Every well-ordered set is uniquely order isomorphic to a unique ordinal number, called the order type of the well-ordered set. The position of each element within the ordered set is also given by an ordinal number. In the case of a finite set, the basic operation of counting, to find the ordinal number of a particular object, or to find the object with a particular ordinal number, corresponds to assigning ordinal numbers one by one to the objects. The size (number of elements, cardinal number) of a finite set is equal to the order type. Counting in the everyday sense typically starts from one, so it assigns to each object the size of the initial segment with that object as last element. Note that these numbers are one more than the formal ordinal numbers according to the isomorphic order, because these are equal to the number of earlier objects (which corresponds to counting from zero). Thus for finite n, the expression "n-th element" of a well-ordered set requires context to know whether this counts from zero or one. In a notation "β-th element" where β can also be an infinite ordinal, it will typically count from zero.

For an infinite set the order type determines the cardinality, but not conversely: well-ordered sets of a particular cardinality can have many different order types (see , below, for an example). For a countably infinite set, the set of possible order types is uncountable.

Examples and counterexamples

Natural numbers 
The standard ordering ≤ of the natural numbers is a well ordering and has the additional property that every non-zero natural number has a unique predecessor.
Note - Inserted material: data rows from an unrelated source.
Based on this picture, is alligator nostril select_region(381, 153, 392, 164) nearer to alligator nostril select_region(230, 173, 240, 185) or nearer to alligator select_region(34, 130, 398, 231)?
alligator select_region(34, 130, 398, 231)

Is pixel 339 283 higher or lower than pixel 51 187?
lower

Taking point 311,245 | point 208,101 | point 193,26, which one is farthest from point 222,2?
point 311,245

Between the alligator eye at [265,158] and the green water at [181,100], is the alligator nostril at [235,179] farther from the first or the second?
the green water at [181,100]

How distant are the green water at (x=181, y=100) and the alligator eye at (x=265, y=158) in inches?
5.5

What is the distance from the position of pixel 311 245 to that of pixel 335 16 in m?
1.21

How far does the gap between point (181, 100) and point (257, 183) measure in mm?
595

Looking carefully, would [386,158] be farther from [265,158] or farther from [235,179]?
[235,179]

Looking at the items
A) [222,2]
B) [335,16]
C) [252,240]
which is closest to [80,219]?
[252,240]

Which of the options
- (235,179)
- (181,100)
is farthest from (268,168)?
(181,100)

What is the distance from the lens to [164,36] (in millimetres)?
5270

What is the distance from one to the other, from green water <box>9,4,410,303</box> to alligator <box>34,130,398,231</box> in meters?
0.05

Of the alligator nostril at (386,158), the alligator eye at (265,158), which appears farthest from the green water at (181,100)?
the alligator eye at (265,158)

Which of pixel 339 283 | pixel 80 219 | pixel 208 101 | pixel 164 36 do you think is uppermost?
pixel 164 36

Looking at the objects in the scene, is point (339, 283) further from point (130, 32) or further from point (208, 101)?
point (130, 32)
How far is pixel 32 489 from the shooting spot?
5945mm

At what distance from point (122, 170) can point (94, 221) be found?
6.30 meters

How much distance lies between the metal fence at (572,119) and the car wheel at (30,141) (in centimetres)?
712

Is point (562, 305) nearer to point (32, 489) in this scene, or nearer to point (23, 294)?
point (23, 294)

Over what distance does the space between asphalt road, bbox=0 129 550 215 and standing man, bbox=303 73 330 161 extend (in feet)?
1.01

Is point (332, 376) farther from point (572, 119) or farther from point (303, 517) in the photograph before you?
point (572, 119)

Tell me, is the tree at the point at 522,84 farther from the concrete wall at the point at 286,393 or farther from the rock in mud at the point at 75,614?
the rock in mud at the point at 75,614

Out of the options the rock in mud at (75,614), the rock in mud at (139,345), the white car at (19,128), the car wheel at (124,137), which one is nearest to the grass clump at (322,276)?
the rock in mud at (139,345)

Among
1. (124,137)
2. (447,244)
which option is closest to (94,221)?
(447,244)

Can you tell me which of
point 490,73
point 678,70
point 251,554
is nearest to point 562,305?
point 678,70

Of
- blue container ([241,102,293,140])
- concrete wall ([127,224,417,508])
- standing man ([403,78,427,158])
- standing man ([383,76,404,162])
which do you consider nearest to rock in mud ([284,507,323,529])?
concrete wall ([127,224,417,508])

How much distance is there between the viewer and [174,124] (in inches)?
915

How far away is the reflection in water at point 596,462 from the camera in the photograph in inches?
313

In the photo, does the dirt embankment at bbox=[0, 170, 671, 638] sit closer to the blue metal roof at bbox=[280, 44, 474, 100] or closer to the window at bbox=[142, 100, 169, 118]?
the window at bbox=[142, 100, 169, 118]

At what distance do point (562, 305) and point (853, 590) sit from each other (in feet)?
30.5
Another well ordering of the natural numbers is given by defining that all even numbers are less than all odd numbers, and the usual ordering applies within the evens and the odds:

0 2 4 6 8 ... 1 3 5 7 9 ...

This is a well-ordered set of order type ω + ω. Every element has a successor (there is no largest element).  Two elements lack a predecessor: 0 and 1.

Integers 
Unlike the standard ordering ≤ of the natural numbers, the standard ordering ≤ of the integers is not a well ordering, since, for example, the set of negative integers does not contain a least element.

The following relation R is an example of well ordering of the integers: x R y if and only if one of the following conditions holds:
 x = 0
 x is positive, and y is negative
 x and y are both positive, and x ≤ y
 x and y are both negative, and |x| ≤ |y|
This relation R can be visualized as follows: 
0  1  2  3  4  ...  −1  −2  −3  ...
R is isomorphic to the ordinal number ω + ω.

Another relation for well ordering the integers is the following definition: x ≤z y if and only if (|x| < |y| or (|x| = |y| and x ≤ y)). This well order can be visualized as follows: 
 0  −1  1  −2  2  −3  3  −4  4  ...

This has the order type ω.

Reals 
The standard ordering ≤ of any real interval is not a well ordering, since, for example, the open interval (0, 1) ⊆ [0,1] does not contain a least element.   From the ZFC axioms of set theory (including the axiom of choice) one can show that there is a well order of the reals. Also Wacław Sierpiński proved that ZF + GCH (the generalized continuum hypothesis) imply the axiom of choice and hence a well order of the reals. Nonetheless, it is possible to show that the ZFC+GCH axioms alone are not sufficient to prove the existence of a definable (by a formula) well order of the reals. However it is consistent with ZFC that a definable well ordering of the reals exists—for example, it is consistent with ZFC that V=L, and it follows from ZFC+V=L that a particular formula well orders the reals, or indeed any set.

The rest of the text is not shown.